In general, in Ising machines, the smaller the strength of the constraints, the better the solution tends to be. Qualitatively, this can be explained by the fact that the weaker the constraint term is, the more dominant the character of the cost term becomes, in the objective function to be minimized.

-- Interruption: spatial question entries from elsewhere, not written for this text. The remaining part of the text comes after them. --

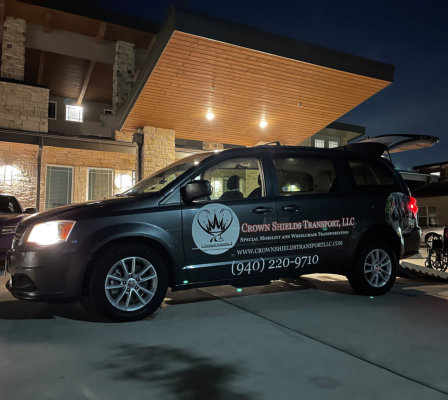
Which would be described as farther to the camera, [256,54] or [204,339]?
[256,54]

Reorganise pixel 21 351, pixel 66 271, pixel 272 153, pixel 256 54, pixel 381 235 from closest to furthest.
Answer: pixel 21 351 → pixel 66 271 → pixel 272 153 → pixel 381 235 → pixel 256 54

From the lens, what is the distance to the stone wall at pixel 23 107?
1176cm

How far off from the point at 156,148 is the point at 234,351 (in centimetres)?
966

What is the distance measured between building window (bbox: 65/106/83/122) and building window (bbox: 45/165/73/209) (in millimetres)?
4863

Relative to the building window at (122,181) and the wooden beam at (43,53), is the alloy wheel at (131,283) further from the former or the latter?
the wooden beam at (43,53)

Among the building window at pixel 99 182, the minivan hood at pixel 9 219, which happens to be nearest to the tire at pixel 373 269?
the minivan hood at pixel 9 219

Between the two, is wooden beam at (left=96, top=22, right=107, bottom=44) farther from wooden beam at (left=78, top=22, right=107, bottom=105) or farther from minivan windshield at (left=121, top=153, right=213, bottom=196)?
minivan windshield at (left=121, top=153, right=213, bottom=196)

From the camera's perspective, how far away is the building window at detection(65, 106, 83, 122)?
18.5 meters

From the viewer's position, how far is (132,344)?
3.17 m

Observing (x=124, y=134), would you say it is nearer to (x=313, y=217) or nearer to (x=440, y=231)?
(x=313, y=217)

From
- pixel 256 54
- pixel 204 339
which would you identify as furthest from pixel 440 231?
pixel 204 339

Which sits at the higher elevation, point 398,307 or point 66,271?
point 66,271

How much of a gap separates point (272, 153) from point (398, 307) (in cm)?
232

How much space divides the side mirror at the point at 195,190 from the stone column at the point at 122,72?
10.8 meters
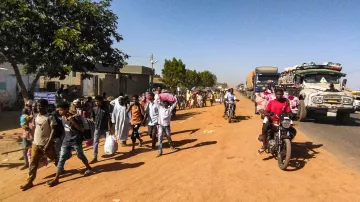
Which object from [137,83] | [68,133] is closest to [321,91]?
[68,133]

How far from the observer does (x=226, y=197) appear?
4371 millimetres

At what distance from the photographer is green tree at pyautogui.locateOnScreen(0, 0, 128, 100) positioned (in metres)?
10.3

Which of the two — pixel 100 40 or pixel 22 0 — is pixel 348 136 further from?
pixel 22 0

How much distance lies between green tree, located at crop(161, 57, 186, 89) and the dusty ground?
36826 millimetres

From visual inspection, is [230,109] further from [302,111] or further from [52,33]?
[52,33]

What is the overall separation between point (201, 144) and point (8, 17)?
9036 millimetres

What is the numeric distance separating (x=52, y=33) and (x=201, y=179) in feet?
32.9

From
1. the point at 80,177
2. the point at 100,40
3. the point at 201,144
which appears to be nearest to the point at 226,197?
the point at 80,177

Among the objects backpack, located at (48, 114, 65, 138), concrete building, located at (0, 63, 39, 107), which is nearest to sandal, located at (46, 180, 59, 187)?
backpack, located at (48, 114, 65, 138)

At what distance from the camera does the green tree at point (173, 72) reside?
145ft

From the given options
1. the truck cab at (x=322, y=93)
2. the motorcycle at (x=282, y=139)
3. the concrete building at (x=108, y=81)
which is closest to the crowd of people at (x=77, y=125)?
the motorcycle at (x=282, y=139)

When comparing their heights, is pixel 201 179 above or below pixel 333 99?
below

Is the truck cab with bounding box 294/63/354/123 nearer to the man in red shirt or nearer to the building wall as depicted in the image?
the man in red shirt

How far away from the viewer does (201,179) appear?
5176 millimetres
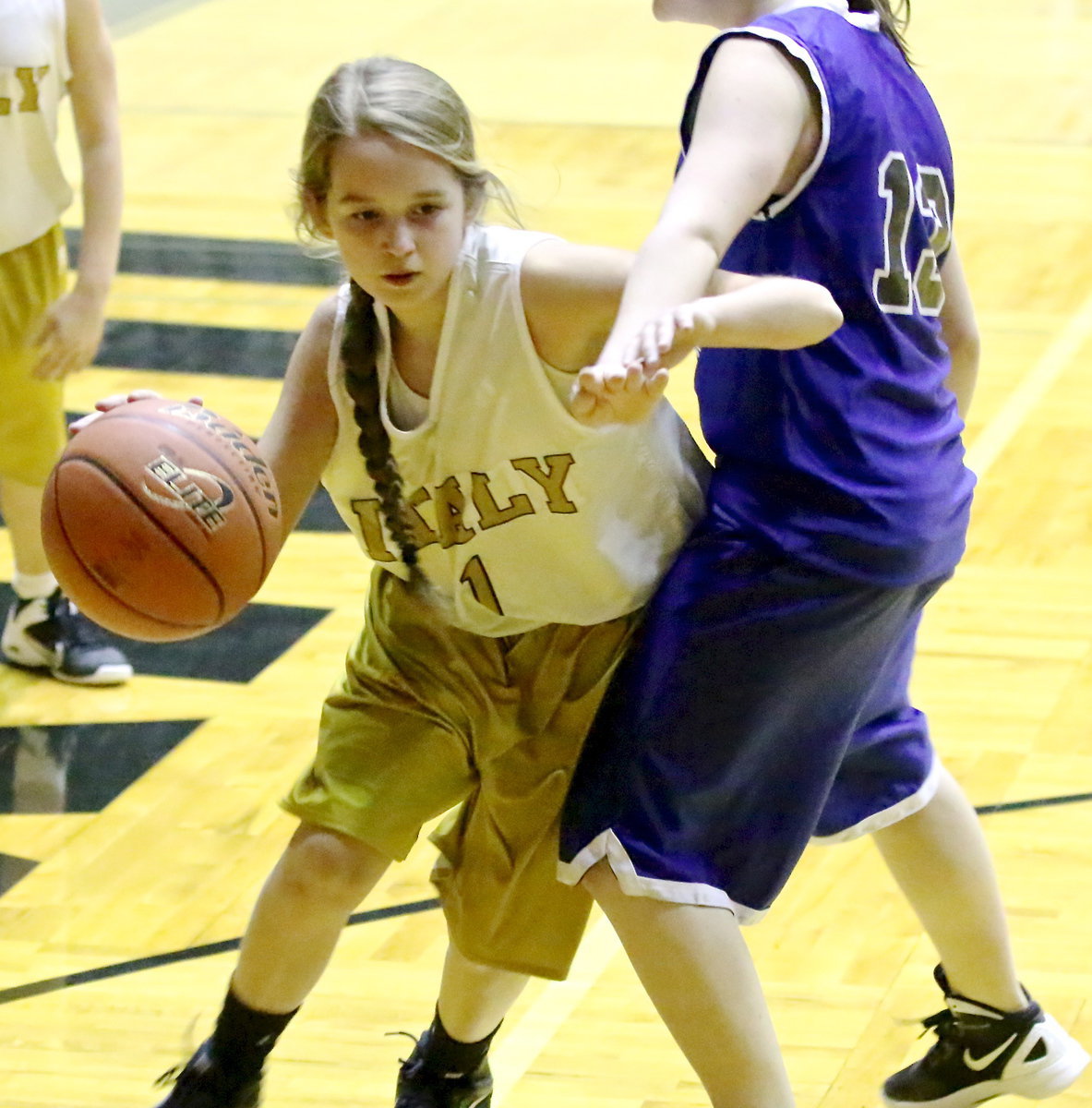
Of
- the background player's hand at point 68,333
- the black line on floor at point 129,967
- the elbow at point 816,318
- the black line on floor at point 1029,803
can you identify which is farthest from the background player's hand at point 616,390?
the background player's hand at point 68,333

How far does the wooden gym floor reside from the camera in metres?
2.62

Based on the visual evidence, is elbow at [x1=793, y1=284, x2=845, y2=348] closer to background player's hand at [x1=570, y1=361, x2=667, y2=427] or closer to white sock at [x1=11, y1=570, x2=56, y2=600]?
background player's hand at [x1=570, y1=361, x2=667, y2=427]

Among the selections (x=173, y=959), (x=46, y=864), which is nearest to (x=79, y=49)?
(x=46, y=864)

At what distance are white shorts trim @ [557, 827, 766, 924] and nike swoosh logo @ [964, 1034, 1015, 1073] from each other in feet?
1.68

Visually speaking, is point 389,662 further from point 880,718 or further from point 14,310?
point 14,310

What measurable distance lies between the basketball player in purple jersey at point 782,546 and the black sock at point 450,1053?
0.41m

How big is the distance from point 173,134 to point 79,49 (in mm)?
4588

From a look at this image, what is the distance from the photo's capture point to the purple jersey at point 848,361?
1.99m

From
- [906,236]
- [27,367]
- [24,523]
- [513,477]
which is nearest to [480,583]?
[513,477]

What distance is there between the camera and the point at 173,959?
2.82 metres

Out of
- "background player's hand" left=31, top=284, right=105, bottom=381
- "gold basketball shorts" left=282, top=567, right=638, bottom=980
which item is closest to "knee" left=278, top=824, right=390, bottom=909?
"gold basketball shorts" left=282, top=567, right=638, bottom=980

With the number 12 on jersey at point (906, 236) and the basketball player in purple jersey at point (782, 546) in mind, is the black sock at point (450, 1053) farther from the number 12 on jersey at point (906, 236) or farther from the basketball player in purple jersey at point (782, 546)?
the number 12 on jersey at point (906, 236)

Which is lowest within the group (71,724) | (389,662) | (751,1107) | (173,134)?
(173,134)

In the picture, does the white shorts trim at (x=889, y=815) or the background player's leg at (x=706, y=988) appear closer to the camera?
the background player's leg at (x=706, y=988)
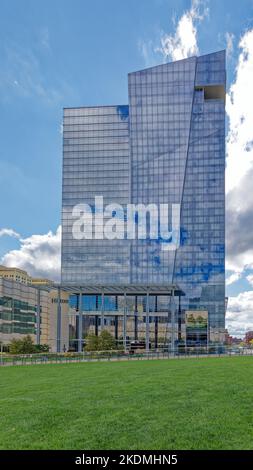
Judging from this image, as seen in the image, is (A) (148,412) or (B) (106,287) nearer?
(A) (148,412)

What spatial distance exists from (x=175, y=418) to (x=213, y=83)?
565 feet

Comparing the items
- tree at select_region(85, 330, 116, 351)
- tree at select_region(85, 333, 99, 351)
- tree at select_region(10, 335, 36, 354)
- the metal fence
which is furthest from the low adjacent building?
the metal fence

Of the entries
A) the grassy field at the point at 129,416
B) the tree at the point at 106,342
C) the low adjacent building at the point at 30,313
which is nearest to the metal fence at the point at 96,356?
the tree at the point at 106,342

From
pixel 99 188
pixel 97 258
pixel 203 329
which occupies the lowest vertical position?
pixel 203 329

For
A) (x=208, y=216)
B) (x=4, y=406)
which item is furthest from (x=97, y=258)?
(x=4, y=406)

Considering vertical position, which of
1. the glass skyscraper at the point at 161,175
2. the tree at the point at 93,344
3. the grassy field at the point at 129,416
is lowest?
the tree at the point at 93,344

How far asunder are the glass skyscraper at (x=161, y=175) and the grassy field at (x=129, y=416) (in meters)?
141

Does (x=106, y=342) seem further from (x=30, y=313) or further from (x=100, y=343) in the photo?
(x=30, y=313)

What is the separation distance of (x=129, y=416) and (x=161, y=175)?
15868 cm

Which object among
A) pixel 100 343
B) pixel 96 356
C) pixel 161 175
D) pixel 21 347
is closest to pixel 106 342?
pixel 100 343

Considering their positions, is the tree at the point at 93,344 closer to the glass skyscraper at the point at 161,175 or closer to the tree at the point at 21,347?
the tree at the point at 21,347

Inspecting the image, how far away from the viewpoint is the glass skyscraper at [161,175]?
557 ft

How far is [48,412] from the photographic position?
1972 cm
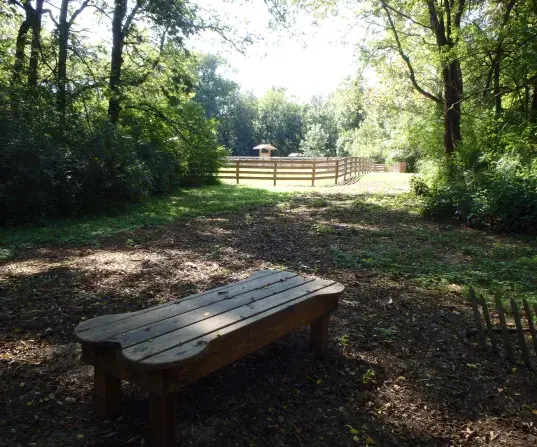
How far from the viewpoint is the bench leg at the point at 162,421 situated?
2221 millimetres

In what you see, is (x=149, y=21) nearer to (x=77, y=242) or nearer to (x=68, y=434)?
(x=77, y=242)

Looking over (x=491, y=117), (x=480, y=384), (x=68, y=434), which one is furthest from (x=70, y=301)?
(x=491, y=117)

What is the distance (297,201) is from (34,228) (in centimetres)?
786

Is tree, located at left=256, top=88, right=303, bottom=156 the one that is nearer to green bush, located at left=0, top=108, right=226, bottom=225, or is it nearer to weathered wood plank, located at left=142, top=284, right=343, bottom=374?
green bush, located at left=0, top=108, right=226, bottom=225

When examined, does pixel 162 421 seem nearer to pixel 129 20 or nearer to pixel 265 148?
pixel 129 20

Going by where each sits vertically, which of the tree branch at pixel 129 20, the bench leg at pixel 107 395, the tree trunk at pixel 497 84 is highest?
the tree branch at pixel 129 20

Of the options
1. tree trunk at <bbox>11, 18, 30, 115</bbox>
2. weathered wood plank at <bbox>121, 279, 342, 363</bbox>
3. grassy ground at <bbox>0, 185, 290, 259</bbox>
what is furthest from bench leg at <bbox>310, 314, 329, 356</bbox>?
tree trunk at <bbox>11, 18, 30, 115</bbox>

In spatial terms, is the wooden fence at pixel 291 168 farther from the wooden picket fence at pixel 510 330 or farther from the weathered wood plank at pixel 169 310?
the weathered wood plank at pixel 169 310

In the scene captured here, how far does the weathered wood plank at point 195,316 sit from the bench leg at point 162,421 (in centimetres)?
31

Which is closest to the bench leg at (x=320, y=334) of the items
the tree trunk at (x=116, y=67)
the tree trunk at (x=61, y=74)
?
the tree trunk at (x=61, y=74)

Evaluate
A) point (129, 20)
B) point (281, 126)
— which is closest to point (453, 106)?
point (129, 20)

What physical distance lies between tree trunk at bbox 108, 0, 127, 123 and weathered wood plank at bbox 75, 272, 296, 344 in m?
11.5

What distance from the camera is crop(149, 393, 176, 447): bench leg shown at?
2221 millimetres

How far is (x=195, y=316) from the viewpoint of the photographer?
271 centimetres
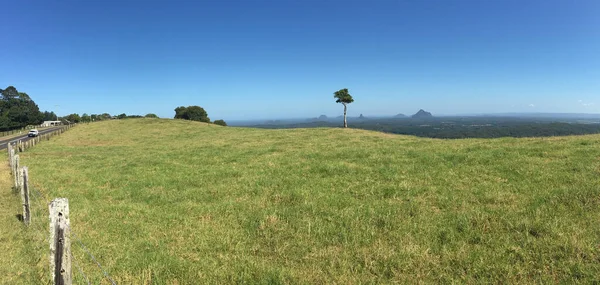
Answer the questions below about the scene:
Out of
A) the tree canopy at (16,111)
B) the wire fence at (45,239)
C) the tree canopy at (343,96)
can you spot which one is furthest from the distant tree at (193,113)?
the wire fence at (45,239)

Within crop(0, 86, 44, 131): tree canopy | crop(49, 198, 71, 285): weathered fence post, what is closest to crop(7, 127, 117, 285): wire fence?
crop(49, 198, 71, 285): weathered fence post

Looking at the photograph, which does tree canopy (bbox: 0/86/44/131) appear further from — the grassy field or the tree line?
the grassy field

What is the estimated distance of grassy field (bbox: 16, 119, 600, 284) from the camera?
651cm

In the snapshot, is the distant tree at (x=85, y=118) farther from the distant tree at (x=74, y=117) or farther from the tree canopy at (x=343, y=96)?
the tree canopy at (x=343, y=96)

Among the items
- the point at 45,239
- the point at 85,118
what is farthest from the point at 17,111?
the point at 45,239

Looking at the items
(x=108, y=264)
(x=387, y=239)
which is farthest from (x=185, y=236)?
(x=387, y=239)

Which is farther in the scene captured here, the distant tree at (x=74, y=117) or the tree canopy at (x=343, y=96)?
the distant tree at (x=74, y=117)

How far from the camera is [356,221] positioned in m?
9.05

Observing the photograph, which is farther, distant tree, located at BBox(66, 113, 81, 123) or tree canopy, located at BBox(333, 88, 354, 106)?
distant tree, located at BBox(66, 113, 81, 123)

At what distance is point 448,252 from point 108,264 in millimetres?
8261

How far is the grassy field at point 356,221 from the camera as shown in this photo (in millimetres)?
6508

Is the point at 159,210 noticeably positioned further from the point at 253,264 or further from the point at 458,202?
the point at 458,202

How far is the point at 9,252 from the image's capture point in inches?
319

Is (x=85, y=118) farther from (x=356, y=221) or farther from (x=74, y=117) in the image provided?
(x=356, y=221)
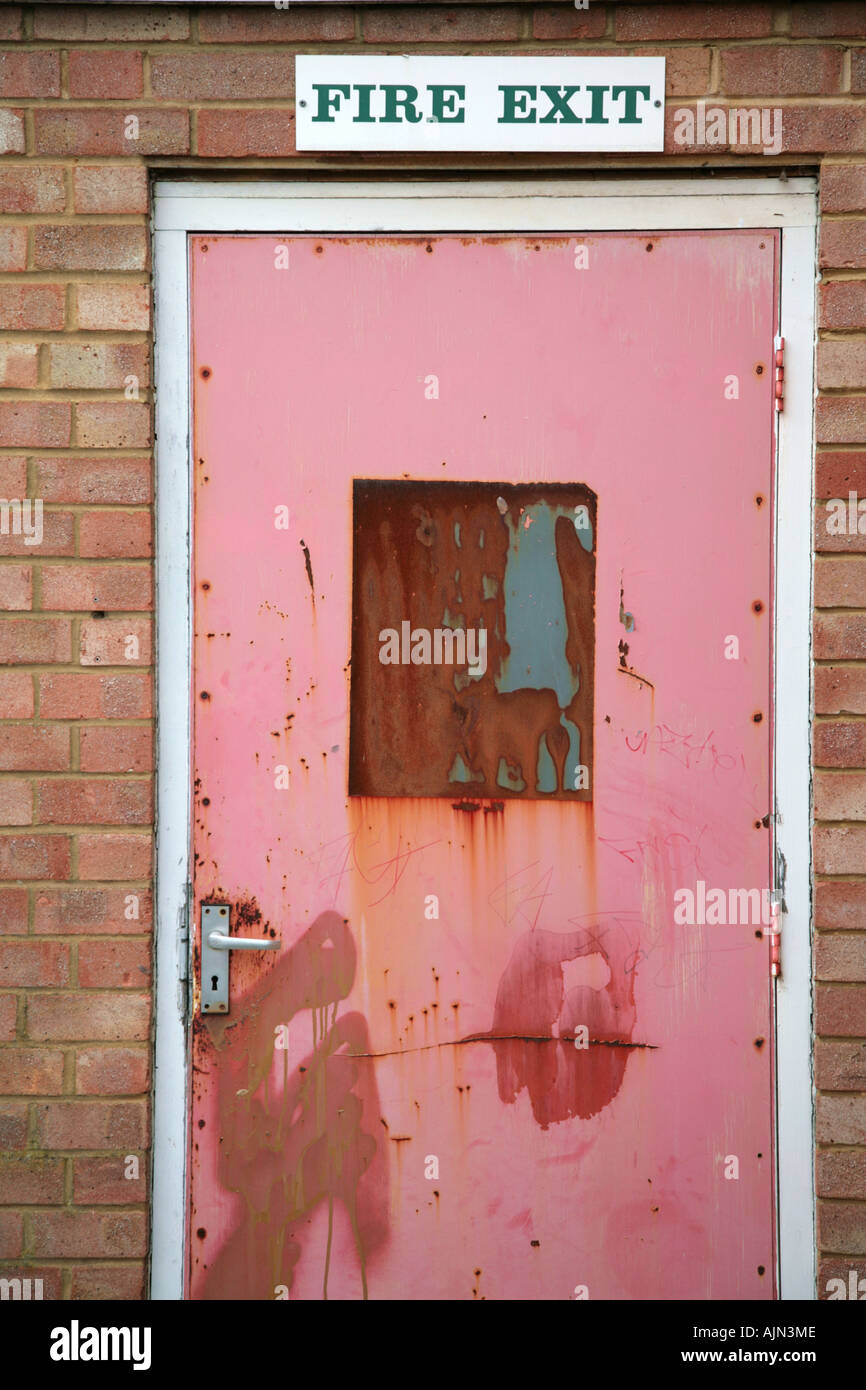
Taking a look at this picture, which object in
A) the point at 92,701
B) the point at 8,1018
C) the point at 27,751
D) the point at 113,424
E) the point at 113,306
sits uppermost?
the point at 113,306

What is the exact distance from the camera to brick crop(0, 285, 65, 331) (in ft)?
7.54

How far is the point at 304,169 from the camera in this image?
2.30 meters

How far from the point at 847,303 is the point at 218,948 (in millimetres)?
2064

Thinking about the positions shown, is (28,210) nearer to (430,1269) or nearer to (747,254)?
(747,254)

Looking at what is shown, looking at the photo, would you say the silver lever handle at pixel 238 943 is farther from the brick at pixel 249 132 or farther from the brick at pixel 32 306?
the brick at pixel 249 132

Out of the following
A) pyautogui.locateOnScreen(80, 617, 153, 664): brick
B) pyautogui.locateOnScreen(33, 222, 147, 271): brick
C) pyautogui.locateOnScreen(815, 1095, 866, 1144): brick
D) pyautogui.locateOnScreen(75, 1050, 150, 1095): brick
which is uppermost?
pyautogui.locateOnScreen(33, 222, 147, 271): brick

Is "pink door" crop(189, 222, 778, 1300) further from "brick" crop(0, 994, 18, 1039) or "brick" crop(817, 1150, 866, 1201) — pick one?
"brick" crop(0, 994, 18, 1039)

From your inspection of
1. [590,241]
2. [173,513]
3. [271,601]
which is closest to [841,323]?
[590,241]

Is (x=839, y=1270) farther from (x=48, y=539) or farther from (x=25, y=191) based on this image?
(x=25, y=191)

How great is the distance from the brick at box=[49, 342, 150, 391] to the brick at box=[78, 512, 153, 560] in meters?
0.30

According to reference [1], the lower bound of the strength of the constraint is the longest distance between the cities included in the optimal path, but in general this is non-trivial because the optimal solution is not known in advance. Therefore, we need to adjust the strength of the constraint.
To find a better solution, it is useful to introduce the parameter $k \left( 0 < k \le 1 \right)$ in the above code to find a suitable lower bound.
k = 0.5
model = cost + constraints * k * np.amax(distances)
Rather than increasing the annealing execution time, etc., it may be more efficient overall to run with multiple $k$ when compared with the same solution quality [1].
The following example shows how the solution looks when varying $k=0.3$ to $k = 1.0$ in $0.1$ increments. We can see that the smaller the value of $k$ is, the higher the quality of the solution.
client.parameters.timeout = 1000 # Timeout is 1 second
solver = Solver(client)
for i in range(10):
k = 0.1 * (i + 1)
model = cost + constraints * k * np.amax(distances)
result = solver.solve(model)
print(f"k={k}")
if len(result) == 0:
print(f"Any one of constraints is not satisfied.")
continue
energy, values = result[0].energy, result[0].values
q_values = q.decode(values)
route = np.where(np.array(q_values) == 1)[1]
show_route(route, distances, locations)
Depending on the problem, good solutions may be found even with $k=1.0$.
The lower bound on the strength of the constraint term depends on the objective function term, whose value corresponds to the longest distance between cities in the optimal solution path. This can also be interpreted that this dependency is related to the size of the coefficient $d_{ij}$ in the objective function. If we can reduce the size of $d_{ij}$, we can further reduce the strength of the constraint term relatively to the cost terms, which may lead to a higher quality solution.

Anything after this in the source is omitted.